[Start of section]
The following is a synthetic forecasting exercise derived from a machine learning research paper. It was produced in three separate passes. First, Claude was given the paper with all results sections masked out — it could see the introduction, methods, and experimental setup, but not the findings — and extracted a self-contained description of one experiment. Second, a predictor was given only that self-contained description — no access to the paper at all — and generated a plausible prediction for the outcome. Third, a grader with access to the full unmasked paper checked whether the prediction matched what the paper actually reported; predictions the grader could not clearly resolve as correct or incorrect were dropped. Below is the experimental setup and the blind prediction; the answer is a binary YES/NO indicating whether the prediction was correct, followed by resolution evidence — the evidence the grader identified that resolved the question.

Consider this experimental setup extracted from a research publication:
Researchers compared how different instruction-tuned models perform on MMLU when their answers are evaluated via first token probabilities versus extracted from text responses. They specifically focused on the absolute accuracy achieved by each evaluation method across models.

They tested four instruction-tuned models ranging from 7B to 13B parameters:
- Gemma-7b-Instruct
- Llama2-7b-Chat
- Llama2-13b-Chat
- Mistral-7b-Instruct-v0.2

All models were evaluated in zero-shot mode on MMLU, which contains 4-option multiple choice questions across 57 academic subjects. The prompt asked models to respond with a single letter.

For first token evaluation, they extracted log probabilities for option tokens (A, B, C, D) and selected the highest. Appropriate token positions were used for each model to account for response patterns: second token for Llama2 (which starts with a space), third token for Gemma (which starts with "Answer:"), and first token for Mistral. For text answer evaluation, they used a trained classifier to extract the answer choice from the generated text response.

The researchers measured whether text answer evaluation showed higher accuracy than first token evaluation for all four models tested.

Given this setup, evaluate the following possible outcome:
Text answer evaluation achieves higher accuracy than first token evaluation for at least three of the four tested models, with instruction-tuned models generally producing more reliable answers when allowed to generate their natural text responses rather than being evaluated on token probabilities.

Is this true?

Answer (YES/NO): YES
[End of section]
[Start of section]
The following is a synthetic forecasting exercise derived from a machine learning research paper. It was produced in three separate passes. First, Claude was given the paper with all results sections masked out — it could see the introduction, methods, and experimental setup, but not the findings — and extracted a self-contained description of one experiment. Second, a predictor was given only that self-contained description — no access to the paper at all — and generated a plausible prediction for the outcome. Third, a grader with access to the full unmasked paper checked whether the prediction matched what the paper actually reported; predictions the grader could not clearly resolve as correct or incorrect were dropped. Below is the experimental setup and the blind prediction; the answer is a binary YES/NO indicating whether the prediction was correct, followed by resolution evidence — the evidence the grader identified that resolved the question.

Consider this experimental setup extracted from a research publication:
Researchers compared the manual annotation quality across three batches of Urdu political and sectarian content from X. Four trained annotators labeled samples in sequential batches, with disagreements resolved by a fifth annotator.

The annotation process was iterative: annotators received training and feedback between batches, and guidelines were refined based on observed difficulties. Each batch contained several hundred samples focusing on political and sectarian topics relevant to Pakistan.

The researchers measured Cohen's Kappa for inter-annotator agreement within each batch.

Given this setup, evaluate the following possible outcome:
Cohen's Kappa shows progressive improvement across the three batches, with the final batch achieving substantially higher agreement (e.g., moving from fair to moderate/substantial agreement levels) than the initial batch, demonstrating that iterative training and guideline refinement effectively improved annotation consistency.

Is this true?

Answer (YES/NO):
[End of section]
### ASSIGNMENT
The entries above hold a line with "- Gemma-7b-Instruct" and a later line with "All models were". Write out exactly those lines and all lines between, nothing more.

### SOLUTION FOR THIS PROBLEM
- Gemma-7b-Instruct
- Llama2-7b-Chat
- Llama2-13b-Chat
- Mistral-7b-Instruct-v0.2

All models were evaluated in zero-shot mode on MMLU, which contains 4-option multiple choice questions across 57 academic subjects. The prompt asked models to respond with a single letter.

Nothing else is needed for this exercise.